Data excerpt:
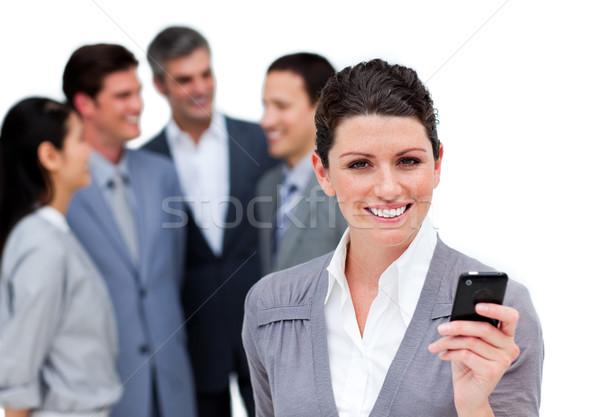 Karizmatikus menedzser telefon csapat fehér üzlet Stock fotó © wavebreak_media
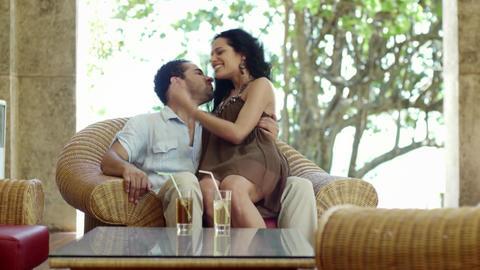 Honeymoon, just married hispanic couple sitting on chair Footage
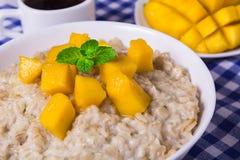 Oat porridge with fresh mango in the white bowl with coffee Royalty Free Stock Photos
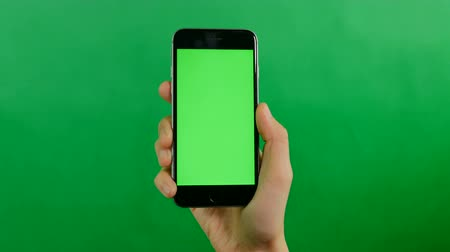 editor : Businesswoman holds a blank green screen mobile phone on green background. Front view. Stock Footage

Exercise objective: For this exercise, restate the material exactly and skip every picture.

Task result:
 Karizmatikus menedzser telefon csapat fehér üzlet Stock fotó © wavebreak_media
 Honeymoon, just married hispanic couple sitting on chair Footage
 Oat porridge with fresh mango in the white bowl with coffee Royalty Free Stock Photos
 editor : Businesswoman holds a blank green screen mobile phone on green background. Front view. Stock Footage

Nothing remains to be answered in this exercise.